Letteratura

Un inetto in punta di piedi

3 Luglio 2015

In Una vita (1892), romanzo d’esordio di Italo Svevo (pseudonimo di Aron Hector Schmitz, 1861-1928), il protagonista finisce per suicidarsi a causa del “desolato accorgersi della propria inettitudine” (Franco Gavazzeni): secondo il suo autore (certamente influenzato dagli scrittori realisti francesi del suo tempo), Alfonso Nitti “doveva essere proprio la personificazione dell’affermazione schopenhaueriana della vita tanto vicina alla sua negazione”.

Emilio Brentani, invece, protagonista del secondo romanzo Senilità (1898-1927), non si toglie la vita ma nella inettitudine si cristallizza; Svevo stesso fin dalle pagine iniziali definisce questo concetto:

Nell’anima una brama insoddisfatta di piaceri e di amore e già l’amarezza di non averne goduto, e nel cervello una grande paura di sé stesso e della debolezza del proprio carattere…

Come evidenzia Eugenio Levi, “Amalia muore, Angiolina scappa, senza che egli riesca a dire né all’una né all’altra la parola che vuole”: questa parola è addio ed Emilio non riesce a dirla tanto alla sorella trascurata quanto all’amante fedifraga perché è incapace di voltare pagina e di lasciarsi il passato alle spalle, uscendo finalmente dalla sua palude interiore.

È questa, in ultima analisi, la senilità che dà il titolo al romanzo e che Marziano Guglielminetti definisce come

una dimensione temporale dell’esistenza non interpretabile cronologicamente, e quindi aperta alla diagnosi morale.

Aggiunge Giorgio Luti:

L’esistenza individuale è concepita da Svevo come un percorso obbligato attraverso la malattia, la vecchiaia e la morte, un cammino tragico che non offre soluzioni o scelte di sorta, ma si determina al contrario come realtà in progresso, sia all’interno di ciascuna opera sia nel complesso della ricerca.

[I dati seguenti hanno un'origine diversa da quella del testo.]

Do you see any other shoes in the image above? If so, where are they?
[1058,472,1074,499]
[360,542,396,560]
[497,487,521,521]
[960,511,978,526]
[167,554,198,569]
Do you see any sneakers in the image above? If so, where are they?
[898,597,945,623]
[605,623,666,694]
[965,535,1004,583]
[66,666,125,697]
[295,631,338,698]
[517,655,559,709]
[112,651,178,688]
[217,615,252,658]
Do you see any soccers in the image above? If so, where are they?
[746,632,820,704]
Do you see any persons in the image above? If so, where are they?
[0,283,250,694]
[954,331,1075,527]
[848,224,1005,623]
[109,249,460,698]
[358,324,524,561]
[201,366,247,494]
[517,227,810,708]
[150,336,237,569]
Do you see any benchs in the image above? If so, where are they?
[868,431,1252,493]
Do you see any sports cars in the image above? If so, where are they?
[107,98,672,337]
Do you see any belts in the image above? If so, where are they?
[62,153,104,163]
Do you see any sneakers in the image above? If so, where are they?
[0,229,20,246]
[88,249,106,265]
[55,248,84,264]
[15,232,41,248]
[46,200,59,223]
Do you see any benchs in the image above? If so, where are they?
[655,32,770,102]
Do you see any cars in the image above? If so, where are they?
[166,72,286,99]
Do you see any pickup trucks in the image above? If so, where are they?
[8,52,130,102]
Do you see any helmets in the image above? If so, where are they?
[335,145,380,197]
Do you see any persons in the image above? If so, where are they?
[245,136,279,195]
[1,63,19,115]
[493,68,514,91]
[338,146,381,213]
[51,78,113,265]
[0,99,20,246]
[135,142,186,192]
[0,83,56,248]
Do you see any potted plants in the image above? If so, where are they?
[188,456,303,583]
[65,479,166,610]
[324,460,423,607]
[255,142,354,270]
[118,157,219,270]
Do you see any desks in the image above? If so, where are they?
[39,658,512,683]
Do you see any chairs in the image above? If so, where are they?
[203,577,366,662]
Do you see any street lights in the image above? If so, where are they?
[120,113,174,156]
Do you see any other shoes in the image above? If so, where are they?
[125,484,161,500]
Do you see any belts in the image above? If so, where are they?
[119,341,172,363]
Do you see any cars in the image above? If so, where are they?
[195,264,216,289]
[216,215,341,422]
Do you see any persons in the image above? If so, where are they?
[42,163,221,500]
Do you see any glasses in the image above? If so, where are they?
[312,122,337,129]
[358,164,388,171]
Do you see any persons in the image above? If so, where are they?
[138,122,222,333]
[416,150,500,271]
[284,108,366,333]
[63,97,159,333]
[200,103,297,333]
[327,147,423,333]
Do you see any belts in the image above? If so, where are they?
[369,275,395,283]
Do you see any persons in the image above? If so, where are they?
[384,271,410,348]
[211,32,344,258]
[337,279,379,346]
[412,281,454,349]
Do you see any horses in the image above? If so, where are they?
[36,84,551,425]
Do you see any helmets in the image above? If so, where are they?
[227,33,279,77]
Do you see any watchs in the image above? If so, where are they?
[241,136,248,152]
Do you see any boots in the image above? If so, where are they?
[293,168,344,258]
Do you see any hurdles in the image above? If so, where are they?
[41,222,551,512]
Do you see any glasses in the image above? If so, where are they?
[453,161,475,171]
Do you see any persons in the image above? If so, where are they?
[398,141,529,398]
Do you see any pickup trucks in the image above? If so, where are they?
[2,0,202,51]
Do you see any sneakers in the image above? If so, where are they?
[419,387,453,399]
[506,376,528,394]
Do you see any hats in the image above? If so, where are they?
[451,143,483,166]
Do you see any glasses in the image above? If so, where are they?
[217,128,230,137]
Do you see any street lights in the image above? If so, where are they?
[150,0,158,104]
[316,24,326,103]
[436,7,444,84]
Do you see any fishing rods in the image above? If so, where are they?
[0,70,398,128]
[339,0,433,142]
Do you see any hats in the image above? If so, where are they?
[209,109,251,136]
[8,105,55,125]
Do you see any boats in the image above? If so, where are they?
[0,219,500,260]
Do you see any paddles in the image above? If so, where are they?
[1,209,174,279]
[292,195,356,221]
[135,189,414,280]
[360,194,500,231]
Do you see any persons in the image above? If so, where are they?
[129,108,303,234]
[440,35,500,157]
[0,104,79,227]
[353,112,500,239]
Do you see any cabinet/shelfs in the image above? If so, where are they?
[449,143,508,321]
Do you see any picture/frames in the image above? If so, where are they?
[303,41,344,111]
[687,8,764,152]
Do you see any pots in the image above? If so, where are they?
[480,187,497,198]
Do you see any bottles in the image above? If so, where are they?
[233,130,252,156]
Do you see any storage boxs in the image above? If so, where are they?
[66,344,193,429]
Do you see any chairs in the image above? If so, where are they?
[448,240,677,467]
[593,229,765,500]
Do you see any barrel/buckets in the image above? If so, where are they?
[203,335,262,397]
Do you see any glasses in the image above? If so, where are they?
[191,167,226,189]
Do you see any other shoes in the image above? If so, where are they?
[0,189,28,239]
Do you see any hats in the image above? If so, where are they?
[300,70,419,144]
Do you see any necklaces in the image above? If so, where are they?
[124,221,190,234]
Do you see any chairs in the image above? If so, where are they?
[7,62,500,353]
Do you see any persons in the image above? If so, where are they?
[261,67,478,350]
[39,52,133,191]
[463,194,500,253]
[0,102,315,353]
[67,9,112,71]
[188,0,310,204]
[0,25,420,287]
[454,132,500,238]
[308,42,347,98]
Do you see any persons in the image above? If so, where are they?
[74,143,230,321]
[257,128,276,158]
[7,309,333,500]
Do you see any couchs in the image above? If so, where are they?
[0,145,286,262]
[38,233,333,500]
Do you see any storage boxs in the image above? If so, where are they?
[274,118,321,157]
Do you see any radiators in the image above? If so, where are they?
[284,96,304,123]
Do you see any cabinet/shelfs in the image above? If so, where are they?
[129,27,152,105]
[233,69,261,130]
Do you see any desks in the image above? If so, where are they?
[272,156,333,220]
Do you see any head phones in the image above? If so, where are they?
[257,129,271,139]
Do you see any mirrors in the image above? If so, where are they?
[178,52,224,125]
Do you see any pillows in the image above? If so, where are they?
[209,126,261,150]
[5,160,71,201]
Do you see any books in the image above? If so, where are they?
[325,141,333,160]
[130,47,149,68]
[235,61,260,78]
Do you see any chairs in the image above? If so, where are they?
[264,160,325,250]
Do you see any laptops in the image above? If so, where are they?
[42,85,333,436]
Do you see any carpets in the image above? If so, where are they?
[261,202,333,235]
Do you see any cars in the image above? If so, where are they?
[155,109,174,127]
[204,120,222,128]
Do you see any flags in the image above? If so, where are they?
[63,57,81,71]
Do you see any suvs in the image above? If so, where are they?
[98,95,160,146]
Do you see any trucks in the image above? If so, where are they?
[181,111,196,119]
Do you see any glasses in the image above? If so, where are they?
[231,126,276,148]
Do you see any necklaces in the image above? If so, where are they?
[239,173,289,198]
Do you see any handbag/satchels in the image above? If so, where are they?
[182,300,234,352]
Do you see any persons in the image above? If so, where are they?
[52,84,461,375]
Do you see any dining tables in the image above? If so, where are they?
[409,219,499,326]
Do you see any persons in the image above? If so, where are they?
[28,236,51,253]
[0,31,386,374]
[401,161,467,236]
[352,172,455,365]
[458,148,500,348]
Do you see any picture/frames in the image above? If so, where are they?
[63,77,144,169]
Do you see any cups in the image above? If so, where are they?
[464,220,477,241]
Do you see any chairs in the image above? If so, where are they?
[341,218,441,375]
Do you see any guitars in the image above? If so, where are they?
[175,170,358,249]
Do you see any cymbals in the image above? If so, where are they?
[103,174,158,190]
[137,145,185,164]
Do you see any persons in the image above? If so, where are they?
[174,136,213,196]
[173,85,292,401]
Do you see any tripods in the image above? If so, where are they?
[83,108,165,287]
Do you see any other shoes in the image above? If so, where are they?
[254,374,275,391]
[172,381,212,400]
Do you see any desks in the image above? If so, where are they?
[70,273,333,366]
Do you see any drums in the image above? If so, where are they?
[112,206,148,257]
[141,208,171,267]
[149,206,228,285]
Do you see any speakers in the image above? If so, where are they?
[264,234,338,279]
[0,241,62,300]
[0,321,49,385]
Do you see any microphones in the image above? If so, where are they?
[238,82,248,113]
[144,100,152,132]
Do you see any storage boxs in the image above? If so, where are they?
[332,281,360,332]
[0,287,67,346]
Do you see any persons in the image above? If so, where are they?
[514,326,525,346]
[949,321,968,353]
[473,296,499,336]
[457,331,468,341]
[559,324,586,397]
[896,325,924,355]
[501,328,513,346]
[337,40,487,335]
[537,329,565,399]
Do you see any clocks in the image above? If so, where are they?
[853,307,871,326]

L’identità fra l’uomo e l’artista è così marcata in Svevo che nel 1902, quattro anni dopo l’uscita della prima edizione di Senilità, scrive:

Io, a quest’ora e definitivamente, ho eliminato dalla mia vita quella ridicola e dannosa cosa che si chiama letteratura. Io voglio soltanto attraverso a queste pagine arrivare a capirmi meglio.

Profezia evidentemente fallace dato che la sua attività letteraria continuerà, anche se non sempre con i medesimi risultati qualitativi; ma sicuramente La coscienza di Zeno (1923) corrisponde a un modello di scrittura introspettiva che, come uomo prima che come autore, lo poteva aiutare non poco a “capirsi meglio”.

Giacinto Spagnoletti ricorda che, “come Stendhal, Svevo è un malato di nervi che si cura raccontandosi”; e in tutta la sua narrativa e nei vari personaggi che la popolano è possibile ravvisare moltissimi elementi tratti dalla sua diretta esperienza di vita e da persone reali amate e conosciute.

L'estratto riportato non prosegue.